All entries below are to be returned exactly, with pictures left out.

———

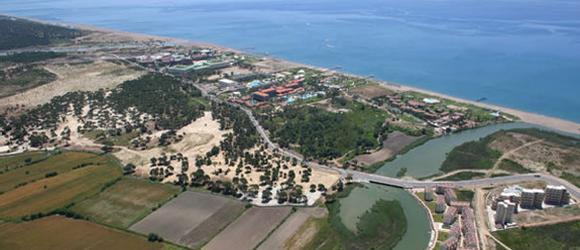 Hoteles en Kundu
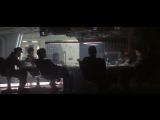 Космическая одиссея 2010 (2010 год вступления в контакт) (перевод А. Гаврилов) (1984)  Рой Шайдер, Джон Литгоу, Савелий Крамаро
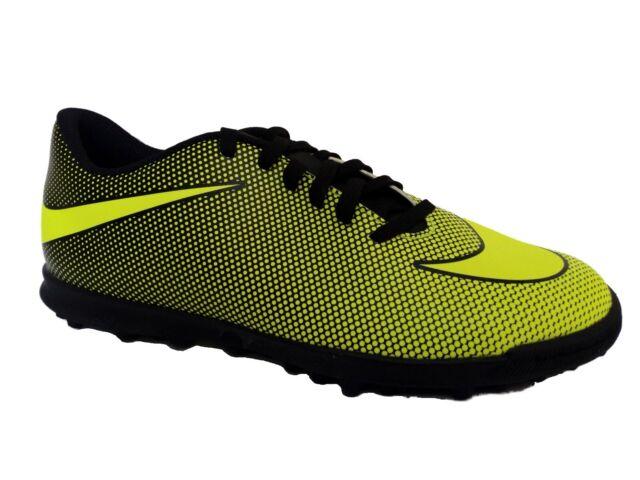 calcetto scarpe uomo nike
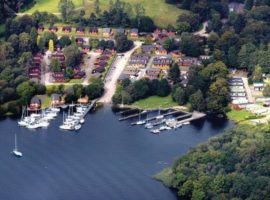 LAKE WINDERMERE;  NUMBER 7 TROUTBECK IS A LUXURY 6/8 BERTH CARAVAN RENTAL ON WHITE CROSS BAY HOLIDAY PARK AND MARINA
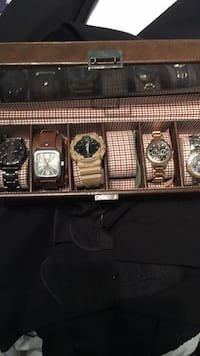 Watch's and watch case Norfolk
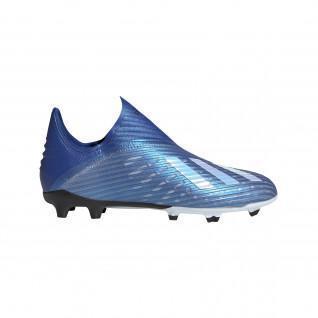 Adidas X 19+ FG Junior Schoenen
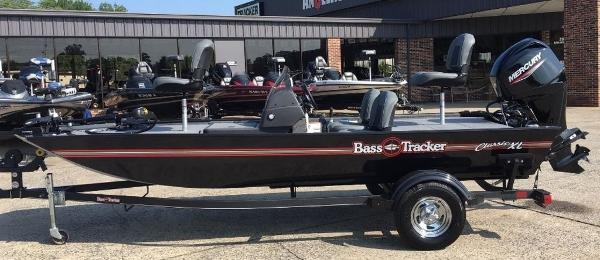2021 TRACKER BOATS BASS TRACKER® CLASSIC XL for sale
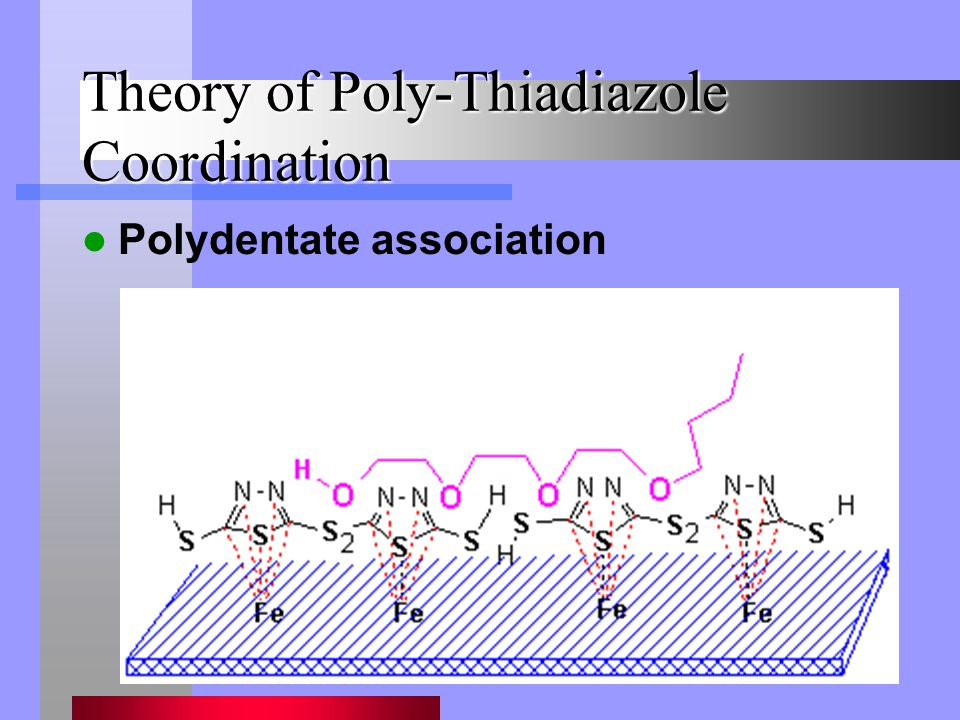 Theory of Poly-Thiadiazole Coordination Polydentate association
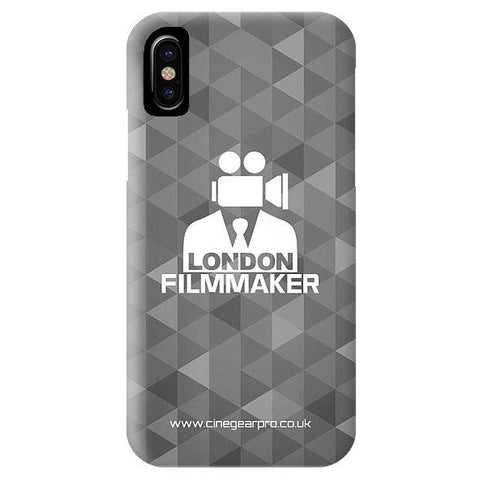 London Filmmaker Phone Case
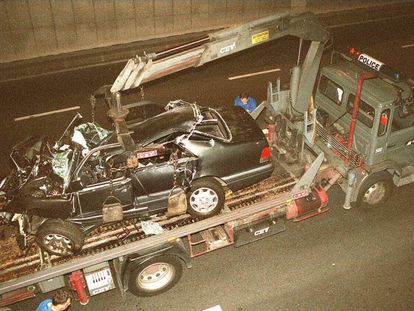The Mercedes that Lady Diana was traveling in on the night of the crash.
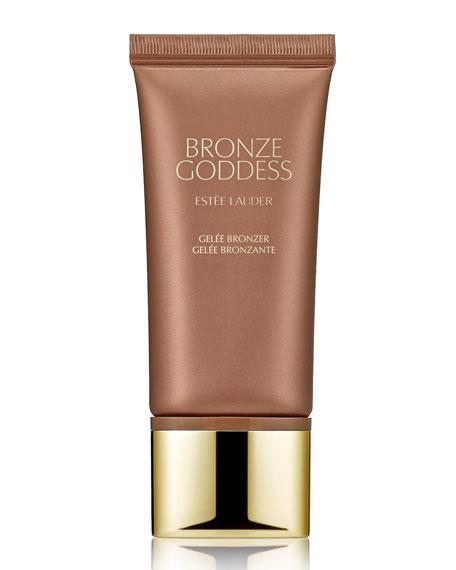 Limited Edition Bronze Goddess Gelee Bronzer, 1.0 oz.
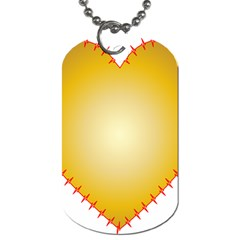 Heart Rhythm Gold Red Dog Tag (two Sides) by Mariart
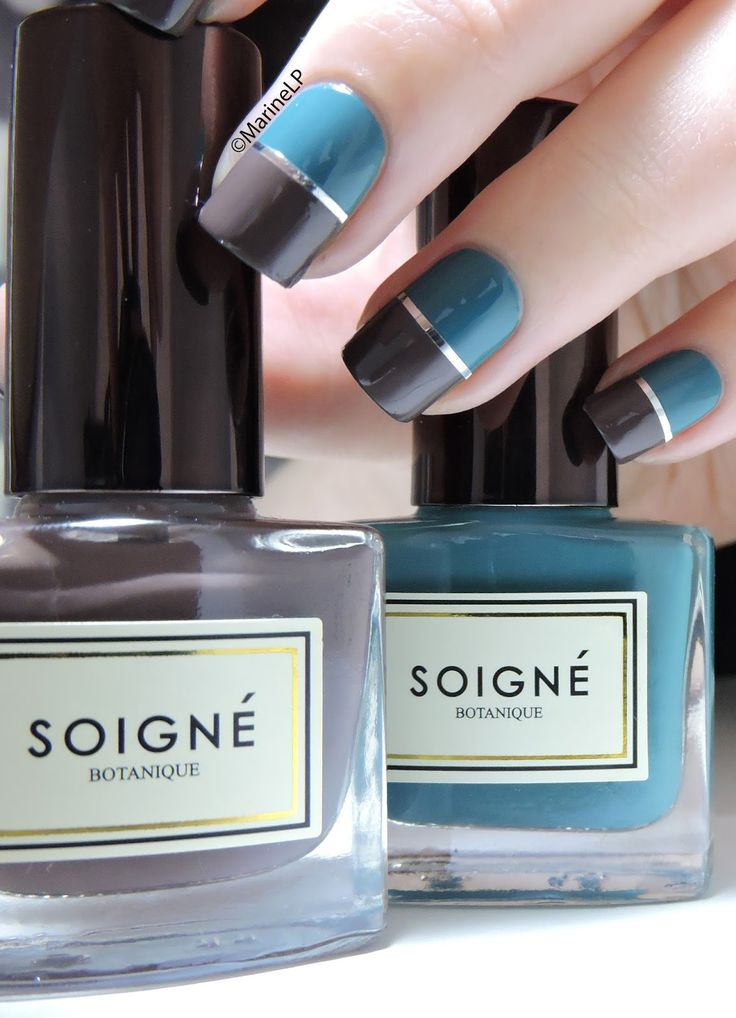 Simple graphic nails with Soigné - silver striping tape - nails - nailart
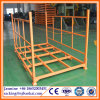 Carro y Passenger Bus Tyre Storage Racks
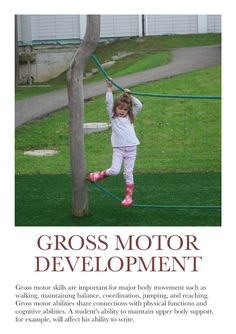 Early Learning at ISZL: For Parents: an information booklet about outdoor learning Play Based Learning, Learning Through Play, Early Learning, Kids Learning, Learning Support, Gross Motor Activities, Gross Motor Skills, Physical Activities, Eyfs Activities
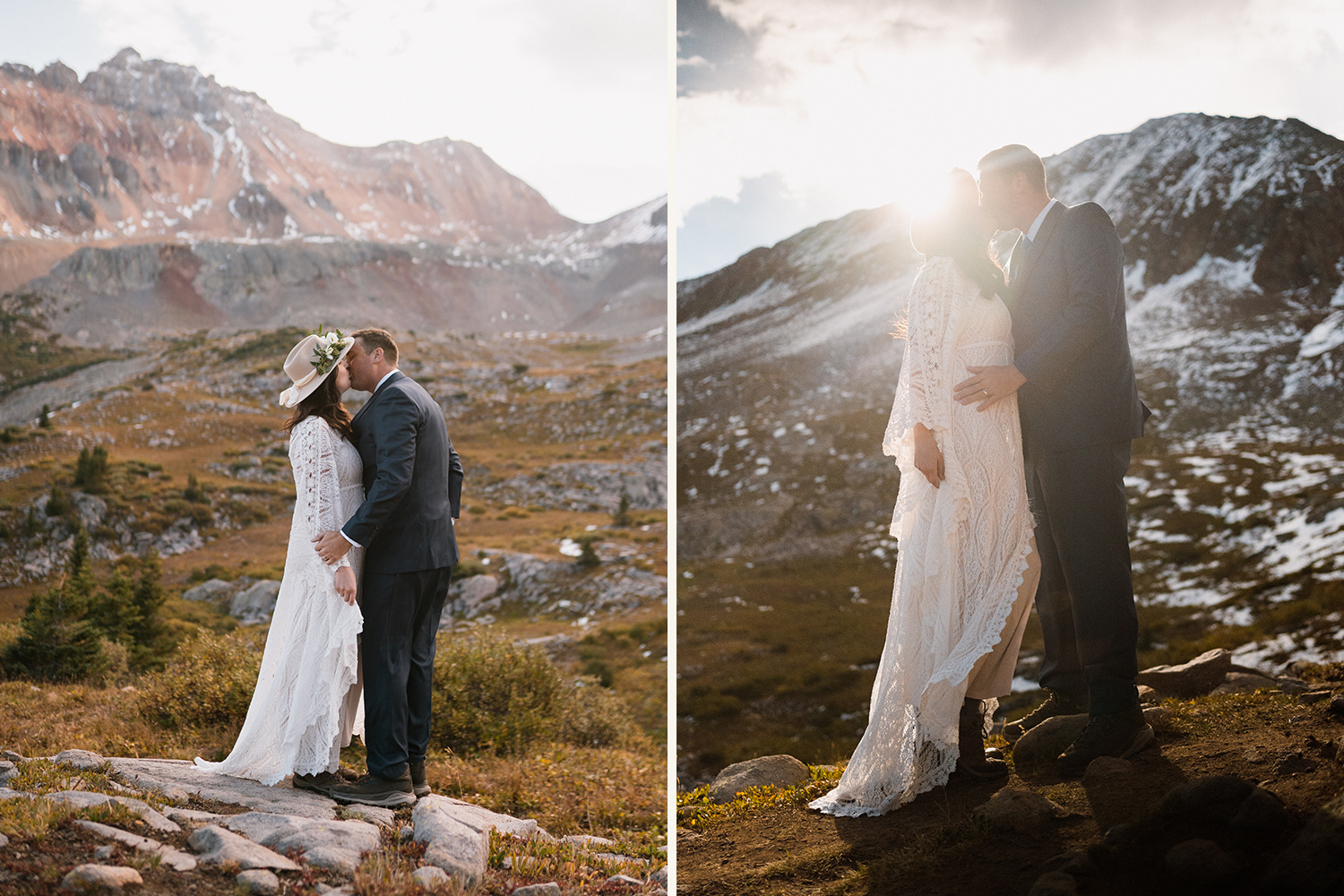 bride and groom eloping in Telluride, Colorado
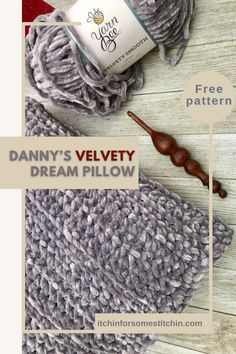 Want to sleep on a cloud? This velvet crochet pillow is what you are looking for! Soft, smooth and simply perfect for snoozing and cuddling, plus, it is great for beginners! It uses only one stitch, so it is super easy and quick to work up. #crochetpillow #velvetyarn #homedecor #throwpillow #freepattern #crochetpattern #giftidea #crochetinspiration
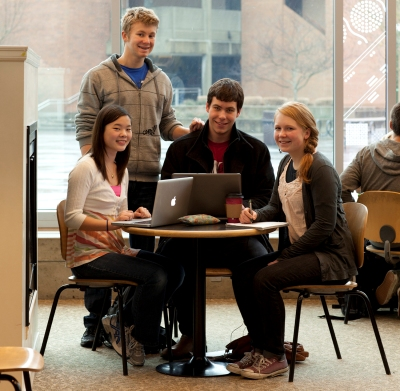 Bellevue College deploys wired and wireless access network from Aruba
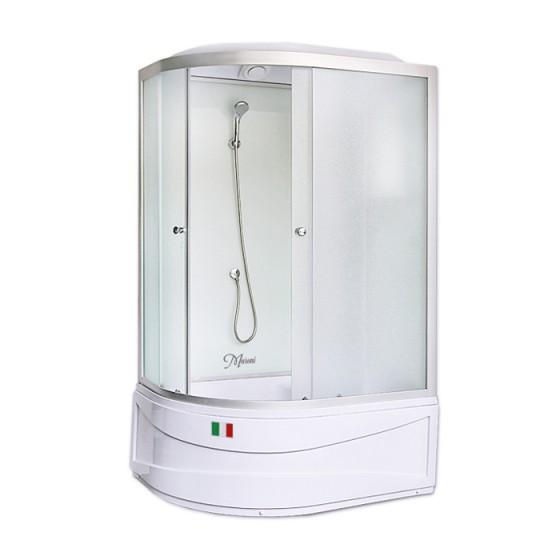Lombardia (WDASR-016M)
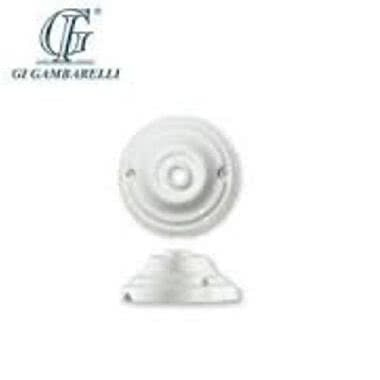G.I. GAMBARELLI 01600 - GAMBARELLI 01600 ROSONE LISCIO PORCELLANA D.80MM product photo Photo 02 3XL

———

§ **EXPECTED ANSWER**:
 Hoteles en Kundu
 Космическая одиссея 2010 (2010 год вступления в контакт) (перевод А. Гаврилов) (1984)  Рой Шайдер, Джон Литгоу, Савелий Крамаро
 calcetto scarpe uomo nike
 LAKE WINDERMERE;  NUMBER 7 TROUTBECK IS A LUXURY 6/8 BERTH CARAVAN RENTAL ON WHITE CROSS BAY HOLIDAY PARK AND MARINA
 Watch's and watch case Norfolk
 Adidas X 19+ FG Junior Schoenen
2021 TRACKER BOATS BASS TRACKER® CLASSIC XL for sale
 Theory of Poly-Thiadiazole Coordination Polydentate association
 London Filmmaker Phone Case
The Mercedes that Lady Diana was traveling in on the night of the crash.
 Limited Edition Bronze Goddess Gelee Bronzer, 1.0 oz.
 Heart Rhythm Gold Red Dog Tag (two Sides) by Mariart
 Simple graphic nails with Soigné - silver striping tape - nails - nailart
 Carro y Passenger Bus Tyre Storage Racks
 Early Learning at ISZL: For Parents: an information booklet about outdoor learning Play Based Learning, Learning Through Play, Early Learning, Kids Learning, Learning Support, Gross Motor Activities, Gross Motor Skills, Physical Activities, Eyfs Activities
 bride and groom eloping in Telluride, Colorado
 Want to sleep on a cloud? This velvet crochet pillow is what you are looking for! Soft, smooth and simply perfect for snoozing and cuddling, plus, it is great for beginners! It uses only one stitch, so it is super easy and quick to work up. #crochetpillow #velvetyarn #homedecor #throwpillow #freepattern #crochetpattern #giftidea #crochetinspiration
 Bellevue College deploys wired and wireless access network from Aruba
Lombardia (WDASR-016M)
G.I. GAMBARELLI 01600 - GAMBARELLI 01600 ROSONE LISCIO PORCELLANA D.80MM product photo Photo 02 3XL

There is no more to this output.